== Dataset extract ==

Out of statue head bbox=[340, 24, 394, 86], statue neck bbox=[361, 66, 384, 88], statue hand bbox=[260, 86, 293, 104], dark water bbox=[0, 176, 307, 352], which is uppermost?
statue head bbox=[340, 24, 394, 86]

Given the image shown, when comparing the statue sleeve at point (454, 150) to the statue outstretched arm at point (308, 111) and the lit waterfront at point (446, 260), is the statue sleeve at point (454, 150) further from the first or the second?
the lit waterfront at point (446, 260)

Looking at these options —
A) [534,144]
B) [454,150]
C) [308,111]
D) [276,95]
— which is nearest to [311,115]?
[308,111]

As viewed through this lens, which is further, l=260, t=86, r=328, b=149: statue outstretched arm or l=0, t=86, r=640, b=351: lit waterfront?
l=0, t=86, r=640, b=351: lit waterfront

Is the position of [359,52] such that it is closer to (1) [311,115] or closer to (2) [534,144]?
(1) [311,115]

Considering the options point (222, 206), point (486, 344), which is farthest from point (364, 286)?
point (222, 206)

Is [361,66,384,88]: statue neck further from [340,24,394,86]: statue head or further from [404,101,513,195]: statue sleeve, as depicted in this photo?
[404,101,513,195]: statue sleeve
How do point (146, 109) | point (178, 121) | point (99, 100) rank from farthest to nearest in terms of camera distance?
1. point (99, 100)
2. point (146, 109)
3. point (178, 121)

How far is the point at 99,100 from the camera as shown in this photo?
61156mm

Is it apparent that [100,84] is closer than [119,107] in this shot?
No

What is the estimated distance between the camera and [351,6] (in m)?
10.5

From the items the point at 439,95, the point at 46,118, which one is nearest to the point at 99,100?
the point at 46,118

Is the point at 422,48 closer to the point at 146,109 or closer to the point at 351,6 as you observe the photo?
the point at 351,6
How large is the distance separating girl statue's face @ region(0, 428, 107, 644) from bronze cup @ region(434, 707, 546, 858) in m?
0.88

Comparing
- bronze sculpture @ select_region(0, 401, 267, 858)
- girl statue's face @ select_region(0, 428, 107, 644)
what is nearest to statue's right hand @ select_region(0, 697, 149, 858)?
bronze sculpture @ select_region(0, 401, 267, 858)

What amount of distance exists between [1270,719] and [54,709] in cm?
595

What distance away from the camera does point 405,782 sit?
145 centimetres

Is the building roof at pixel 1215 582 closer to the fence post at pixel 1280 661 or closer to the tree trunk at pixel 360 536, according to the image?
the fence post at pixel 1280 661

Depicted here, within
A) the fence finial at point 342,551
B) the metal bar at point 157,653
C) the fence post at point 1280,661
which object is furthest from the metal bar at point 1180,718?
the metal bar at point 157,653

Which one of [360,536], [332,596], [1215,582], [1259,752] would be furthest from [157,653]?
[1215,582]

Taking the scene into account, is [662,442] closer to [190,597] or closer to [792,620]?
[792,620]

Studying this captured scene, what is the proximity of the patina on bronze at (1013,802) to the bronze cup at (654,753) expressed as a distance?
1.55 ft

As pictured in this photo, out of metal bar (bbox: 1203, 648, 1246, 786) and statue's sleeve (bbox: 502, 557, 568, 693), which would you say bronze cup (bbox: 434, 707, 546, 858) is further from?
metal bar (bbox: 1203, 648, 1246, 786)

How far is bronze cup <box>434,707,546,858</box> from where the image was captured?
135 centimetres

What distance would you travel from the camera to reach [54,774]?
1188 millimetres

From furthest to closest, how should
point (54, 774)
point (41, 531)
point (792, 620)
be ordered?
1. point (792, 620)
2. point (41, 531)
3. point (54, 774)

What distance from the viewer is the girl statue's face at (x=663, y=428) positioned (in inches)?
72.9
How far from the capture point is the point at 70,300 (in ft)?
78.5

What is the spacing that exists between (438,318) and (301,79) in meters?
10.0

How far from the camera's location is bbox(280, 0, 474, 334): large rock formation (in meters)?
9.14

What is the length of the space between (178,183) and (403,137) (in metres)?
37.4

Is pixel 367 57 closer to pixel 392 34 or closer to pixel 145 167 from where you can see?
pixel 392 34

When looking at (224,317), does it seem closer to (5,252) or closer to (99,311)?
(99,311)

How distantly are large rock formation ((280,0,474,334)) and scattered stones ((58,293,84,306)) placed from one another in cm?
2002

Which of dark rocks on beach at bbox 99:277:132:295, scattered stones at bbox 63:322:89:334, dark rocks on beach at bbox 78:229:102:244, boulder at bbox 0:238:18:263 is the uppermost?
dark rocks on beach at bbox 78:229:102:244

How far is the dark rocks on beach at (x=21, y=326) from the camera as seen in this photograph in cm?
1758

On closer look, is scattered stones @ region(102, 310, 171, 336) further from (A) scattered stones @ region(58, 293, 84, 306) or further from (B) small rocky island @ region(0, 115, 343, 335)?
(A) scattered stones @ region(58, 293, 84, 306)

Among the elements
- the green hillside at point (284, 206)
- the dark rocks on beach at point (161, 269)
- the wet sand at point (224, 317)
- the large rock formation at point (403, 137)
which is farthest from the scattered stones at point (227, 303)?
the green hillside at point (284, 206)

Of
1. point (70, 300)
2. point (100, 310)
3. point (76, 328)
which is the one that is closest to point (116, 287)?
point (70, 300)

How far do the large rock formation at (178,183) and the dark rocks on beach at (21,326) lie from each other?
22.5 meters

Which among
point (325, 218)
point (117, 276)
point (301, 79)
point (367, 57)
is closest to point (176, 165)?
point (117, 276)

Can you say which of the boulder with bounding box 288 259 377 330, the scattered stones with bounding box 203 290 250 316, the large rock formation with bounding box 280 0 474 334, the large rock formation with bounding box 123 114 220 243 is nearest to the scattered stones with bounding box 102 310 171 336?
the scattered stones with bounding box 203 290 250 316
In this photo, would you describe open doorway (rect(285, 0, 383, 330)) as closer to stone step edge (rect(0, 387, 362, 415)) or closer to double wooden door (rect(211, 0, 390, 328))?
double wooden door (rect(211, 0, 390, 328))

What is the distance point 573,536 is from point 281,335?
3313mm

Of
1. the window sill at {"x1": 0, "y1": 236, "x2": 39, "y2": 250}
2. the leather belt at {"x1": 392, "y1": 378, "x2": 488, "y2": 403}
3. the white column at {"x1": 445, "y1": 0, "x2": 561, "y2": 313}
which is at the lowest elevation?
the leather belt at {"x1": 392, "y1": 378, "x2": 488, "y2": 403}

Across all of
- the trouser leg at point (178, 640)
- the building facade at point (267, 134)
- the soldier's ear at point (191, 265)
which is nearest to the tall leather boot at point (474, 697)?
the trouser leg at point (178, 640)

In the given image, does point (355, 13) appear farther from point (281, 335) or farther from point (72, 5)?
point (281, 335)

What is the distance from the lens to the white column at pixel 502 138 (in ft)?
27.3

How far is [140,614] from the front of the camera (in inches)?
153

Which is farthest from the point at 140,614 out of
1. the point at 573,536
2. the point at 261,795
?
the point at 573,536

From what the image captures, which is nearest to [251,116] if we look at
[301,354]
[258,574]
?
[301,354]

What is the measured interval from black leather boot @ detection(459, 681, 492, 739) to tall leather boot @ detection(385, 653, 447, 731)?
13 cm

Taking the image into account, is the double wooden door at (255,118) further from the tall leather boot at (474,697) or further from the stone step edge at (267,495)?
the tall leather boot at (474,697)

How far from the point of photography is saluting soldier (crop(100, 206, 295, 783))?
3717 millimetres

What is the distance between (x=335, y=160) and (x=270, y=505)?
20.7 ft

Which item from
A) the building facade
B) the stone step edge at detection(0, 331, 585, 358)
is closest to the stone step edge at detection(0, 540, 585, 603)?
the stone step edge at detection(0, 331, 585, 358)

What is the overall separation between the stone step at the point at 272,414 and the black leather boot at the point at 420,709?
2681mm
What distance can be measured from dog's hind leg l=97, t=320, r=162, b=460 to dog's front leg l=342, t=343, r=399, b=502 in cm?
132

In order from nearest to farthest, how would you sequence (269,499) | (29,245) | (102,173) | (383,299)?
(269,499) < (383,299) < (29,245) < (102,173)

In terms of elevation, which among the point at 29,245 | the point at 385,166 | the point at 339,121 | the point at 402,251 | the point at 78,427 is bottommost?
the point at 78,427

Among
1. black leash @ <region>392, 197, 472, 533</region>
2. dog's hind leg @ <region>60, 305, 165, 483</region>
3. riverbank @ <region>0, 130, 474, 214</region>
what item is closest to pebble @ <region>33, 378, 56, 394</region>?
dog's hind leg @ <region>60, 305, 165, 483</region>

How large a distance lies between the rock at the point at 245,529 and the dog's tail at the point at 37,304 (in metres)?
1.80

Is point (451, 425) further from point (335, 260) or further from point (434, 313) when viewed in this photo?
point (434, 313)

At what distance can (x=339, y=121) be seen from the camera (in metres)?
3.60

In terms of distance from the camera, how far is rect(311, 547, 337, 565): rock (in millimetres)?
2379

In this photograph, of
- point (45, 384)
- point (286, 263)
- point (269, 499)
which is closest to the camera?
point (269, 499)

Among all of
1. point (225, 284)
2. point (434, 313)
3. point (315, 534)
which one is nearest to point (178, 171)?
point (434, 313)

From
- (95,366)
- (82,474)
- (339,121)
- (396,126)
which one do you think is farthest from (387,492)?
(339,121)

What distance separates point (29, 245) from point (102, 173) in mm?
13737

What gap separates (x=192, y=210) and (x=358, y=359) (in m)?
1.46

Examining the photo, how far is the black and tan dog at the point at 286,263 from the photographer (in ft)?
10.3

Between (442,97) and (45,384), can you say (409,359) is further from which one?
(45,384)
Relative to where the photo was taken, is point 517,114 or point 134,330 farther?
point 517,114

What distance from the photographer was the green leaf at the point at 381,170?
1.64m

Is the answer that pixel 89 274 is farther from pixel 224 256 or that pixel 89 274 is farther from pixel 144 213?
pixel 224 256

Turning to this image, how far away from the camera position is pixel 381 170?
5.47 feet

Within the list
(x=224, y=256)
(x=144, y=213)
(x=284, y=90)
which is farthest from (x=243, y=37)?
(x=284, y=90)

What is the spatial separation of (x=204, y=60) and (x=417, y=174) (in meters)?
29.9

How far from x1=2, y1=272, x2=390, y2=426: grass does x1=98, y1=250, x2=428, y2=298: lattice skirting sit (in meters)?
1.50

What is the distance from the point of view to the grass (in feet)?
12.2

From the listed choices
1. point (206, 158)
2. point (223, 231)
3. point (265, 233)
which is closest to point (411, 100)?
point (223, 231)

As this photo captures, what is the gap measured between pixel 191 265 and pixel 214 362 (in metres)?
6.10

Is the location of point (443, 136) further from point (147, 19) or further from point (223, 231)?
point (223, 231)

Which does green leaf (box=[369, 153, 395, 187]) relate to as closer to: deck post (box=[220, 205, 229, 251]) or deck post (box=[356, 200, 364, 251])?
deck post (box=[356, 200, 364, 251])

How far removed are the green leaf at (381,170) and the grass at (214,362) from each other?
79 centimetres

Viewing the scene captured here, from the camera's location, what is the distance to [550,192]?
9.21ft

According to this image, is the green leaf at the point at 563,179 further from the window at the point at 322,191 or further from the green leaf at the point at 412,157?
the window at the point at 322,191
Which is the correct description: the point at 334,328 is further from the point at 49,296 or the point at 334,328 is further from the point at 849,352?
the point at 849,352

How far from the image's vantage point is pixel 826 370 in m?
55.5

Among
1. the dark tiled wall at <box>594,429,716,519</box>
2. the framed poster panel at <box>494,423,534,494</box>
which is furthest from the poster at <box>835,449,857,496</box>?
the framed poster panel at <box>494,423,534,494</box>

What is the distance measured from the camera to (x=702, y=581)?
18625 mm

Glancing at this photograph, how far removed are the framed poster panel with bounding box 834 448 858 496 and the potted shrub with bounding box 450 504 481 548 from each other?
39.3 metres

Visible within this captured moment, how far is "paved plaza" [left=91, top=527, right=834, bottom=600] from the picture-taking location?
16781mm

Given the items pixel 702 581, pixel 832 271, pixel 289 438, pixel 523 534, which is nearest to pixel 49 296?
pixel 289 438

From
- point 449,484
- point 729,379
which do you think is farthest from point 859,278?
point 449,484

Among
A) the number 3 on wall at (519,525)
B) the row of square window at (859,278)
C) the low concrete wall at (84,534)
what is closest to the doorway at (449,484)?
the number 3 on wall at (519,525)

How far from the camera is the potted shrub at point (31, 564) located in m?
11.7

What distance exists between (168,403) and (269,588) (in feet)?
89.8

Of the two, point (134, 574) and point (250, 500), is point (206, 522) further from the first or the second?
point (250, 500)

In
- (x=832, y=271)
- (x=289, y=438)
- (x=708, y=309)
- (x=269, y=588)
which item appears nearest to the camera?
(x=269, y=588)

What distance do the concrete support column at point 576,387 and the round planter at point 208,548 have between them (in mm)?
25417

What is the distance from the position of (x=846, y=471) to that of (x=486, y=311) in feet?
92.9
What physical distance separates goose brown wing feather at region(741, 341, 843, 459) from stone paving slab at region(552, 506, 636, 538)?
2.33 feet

===

### Requirements
Rewrite the stretch from the line containing "Of the two, point" through the end of the records, with "round planter" replaced by "circular planter" and everything else left unchanged.

### Answer to the exercise
Of the two, point (134, 574) and point (250, 500), is point (206, 522) further from the first or the second?
point (250, 500)

In
- (x=832, y=271)
- (x=289, y=438)
- (x=708, y=309)
- (x=269, y=588)
which item appears nearest to the camera?
(x=269, y=588)

What distance do the concrete support column at point 576,387 and the circular planter at point 208,548 have between them (in mm)?
25417

What is the distance from the position of (x=846, y=471) to that of (x=486, y=311) in feet?
92.9
What physical distance separates goose brown wing feather at region(741, 341, 843, 459) from stone paving slab at region(552, 506, 636, 538)?
2.33 feet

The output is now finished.